## OPDRACHTDOEL:
Kun je de tekst over onderzoek naar kindermishandeling en gezinssamenstelling verder schrijven vanaf de plek waar hij ophoudt?

## OVERGENOMEN TEKST:
+===+
Uit onderzoek van Yampolskaya, Greenbaum en Berson (2009) kwamen vergelijkbare resultaten. Dit Amerikaanse onderzoek maakte gebruik van 126 dossiers van fatale

kindermishandeling, verkregen via kinderbeschermingsinstanties. Aan deze 126 dossiers werden 90 dossiers gekoppeld van incidenten van kindermishandeling waarbij geen sprake was van een fatale afloop. Het doel van dit onderzoek was om verschillen te vinden tussen de gevallen met en zonder fatale afloop. Het bleek dat de kans op fatale kindermishandeling 17 keer groter was wanneer een kind met een biologische en een stiefouder woont, dan wanneer een kind met één of beide biologische ouder(s) woont.

Euser et al. (2013) hebben in een Nederlandse studie zowel dossiers van officiële instanties als zelfrapportages van kinderen gebruikt voor hun onderzoek. Hierdoor konden zo’n 25.000 gevallen van kindermishandeling worden meegenomen in dit onderzoek. De kinderen in dit onderzoek waren tussen de 0 en 17 jaar oud. Uit dit onderzoek kwam naar voren dat zowel kinderen in eenoudergezinnen als kinderen in gezinnen met een stiefouder meer risico liepen op kindermishandeling. In tegenstelling tot de studies van Stiffman et al. (2002) en Yampolskaya et

(9)
+===+
## VASTGELEGDE GEGEVENS:

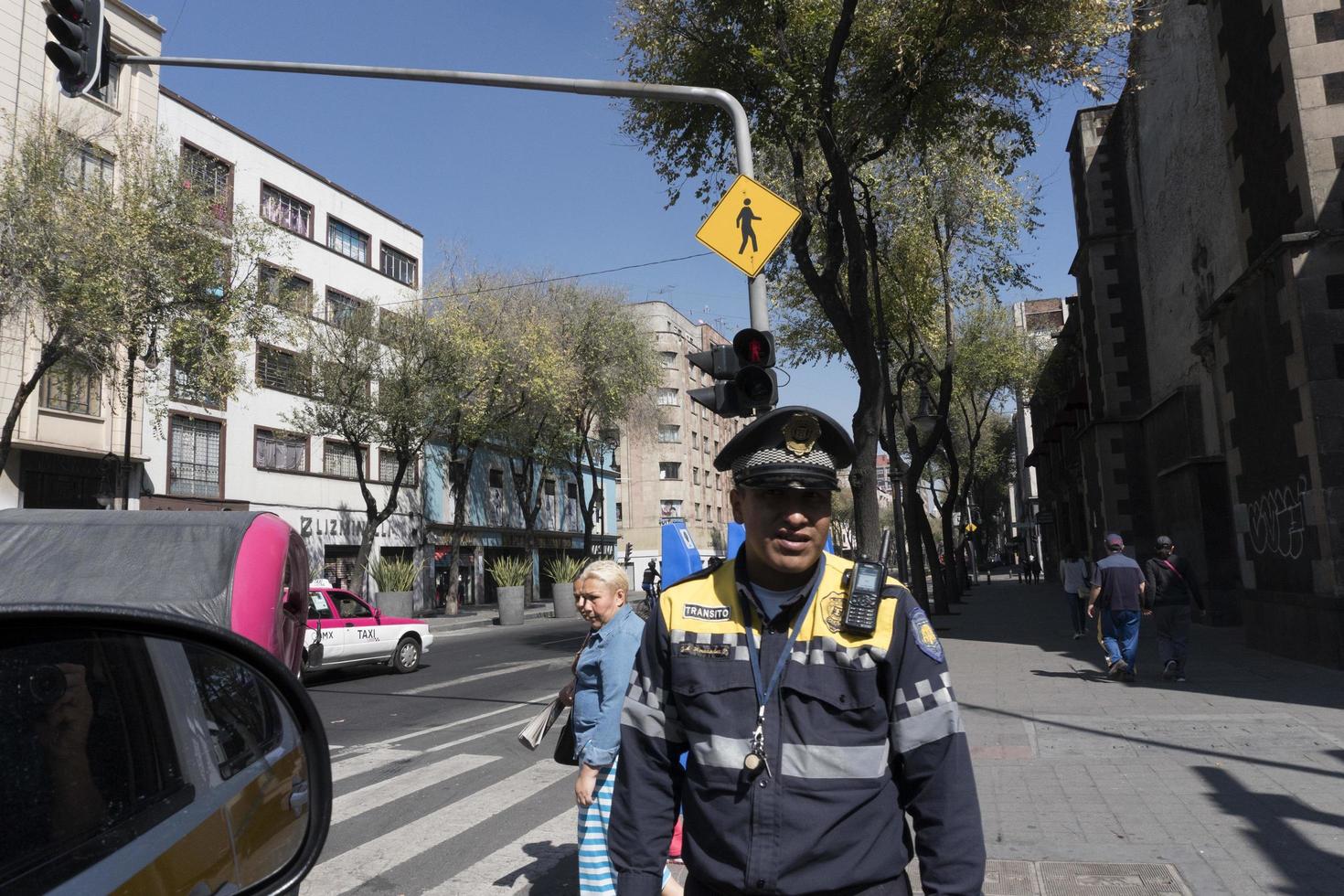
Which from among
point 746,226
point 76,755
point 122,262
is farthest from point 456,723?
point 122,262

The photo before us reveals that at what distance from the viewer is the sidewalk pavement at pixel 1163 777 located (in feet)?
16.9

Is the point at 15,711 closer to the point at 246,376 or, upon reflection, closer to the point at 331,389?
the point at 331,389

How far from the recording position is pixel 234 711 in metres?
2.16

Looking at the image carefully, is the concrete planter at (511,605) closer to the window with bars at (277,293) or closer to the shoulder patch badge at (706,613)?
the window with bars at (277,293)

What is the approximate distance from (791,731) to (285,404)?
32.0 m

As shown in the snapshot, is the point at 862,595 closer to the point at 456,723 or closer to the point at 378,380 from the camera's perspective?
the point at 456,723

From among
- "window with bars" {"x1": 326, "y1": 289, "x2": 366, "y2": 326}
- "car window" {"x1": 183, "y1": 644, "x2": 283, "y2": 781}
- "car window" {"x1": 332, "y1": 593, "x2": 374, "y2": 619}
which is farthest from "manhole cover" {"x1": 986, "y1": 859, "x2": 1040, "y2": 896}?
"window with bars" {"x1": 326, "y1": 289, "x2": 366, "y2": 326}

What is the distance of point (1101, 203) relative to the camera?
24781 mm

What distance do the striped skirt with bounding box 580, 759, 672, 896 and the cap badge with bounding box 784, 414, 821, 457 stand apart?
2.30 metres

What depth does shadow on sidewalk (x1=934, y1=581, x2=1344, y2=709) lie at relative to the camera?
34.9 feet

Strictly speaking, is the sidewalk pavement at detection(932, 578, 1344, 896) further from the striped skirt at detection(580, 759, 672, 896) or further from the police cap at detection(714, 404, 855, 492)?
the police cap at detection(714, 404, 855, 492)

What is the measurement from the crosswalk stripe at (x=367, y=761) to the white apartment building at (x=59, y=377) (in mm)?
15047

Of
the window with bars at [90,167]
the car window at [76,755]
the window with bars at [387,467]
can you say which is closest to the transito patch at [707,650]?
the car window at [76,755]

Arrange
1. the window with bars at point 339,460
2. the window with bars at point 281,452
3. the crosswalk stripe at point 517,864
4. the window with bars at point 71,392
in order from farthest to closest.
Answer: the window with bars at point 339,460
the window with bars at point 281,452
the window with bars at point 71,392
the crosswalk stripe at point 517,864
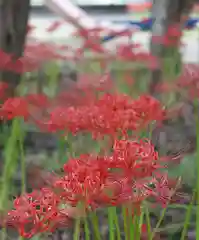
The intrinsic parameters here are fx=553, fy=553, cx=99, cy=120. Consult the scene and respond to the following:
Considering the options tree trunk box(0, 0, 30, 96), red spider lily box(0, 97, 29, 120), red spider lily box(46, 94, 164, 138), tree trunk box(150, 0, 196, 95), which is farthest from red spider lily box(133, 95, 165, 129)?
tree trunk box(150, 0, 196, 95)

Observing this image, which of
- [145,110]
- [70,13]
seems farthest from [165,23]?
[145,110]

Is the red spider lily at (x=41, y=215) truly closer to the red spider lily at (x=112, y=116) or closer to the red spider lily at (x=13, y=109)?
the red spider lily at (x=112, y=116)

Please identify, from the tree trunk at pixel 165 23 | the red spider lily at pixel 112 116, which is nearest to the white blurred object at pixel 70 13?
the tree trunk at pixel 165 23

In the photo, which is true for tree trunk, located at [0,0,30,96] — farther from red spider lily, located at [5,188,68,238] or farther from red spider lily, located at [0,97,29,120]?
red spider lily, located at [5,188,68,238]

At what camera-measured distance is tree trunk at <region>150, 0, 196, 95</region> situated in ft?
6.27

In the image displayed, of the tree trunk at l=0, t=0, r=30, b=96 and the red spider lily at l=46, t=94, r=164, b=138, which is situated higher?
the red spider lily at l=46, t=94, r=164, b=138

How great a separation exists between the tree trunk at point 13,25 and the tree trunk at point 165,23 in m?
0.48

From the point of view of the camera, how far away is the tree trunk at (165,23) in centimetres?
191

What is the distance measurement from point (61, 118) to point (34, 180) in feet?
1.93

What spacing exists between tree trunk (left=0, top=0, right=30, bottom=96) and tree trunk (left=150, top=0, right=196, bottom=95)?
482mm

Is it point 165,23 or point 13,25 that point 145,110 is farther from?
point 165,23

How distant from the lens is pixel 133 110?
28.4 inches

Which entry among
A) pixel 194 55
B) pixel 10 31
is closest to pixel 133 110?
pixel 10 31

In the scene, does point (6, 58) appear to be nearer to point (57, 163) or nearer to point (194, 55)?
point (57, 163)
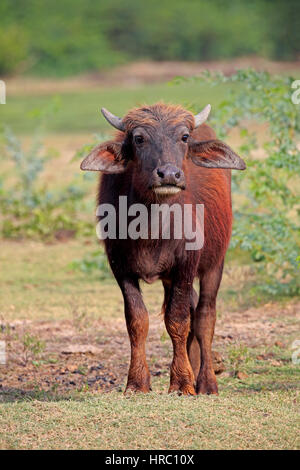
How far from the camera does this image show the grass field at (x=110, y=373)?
+===+
## ANTWOORD:
al. (2009) was het risico op kindermishandeling voor kinderen in eenoudergezinnen hoger dan voor kinderen uit gezinnen met een stiefouder. Een opvallende kwestie is het verschil in prevalentie tussen de dossiers en zelfrapportages. De prevalentie in het onderzoek van Euser et al. (2013) is volgens de zelfrapportage bijna vijf keer hoger dan de prevalentie volgens dossiers en informatie van officiële instanties. Dit zou kunnen wijzen op onderschatting of overschatting door een van beide partijen. Wellicht durven jongeren geen contact op te nemen met instanties wanneer er sprake is van kindermishandeling en is dit makkelijker door middel van een

vragenlijst. Er zou dus sprake kunnen zijn van een onderschatting door instanties, doordat niet alle gevallen van kindermishandeling worden gemeld. Dit zou betekenen dat kindermishandeling in studies beter kan worden onderzocht door middel van vragenlijsten of door interviews af te nemen bij ouders en/of kinderen.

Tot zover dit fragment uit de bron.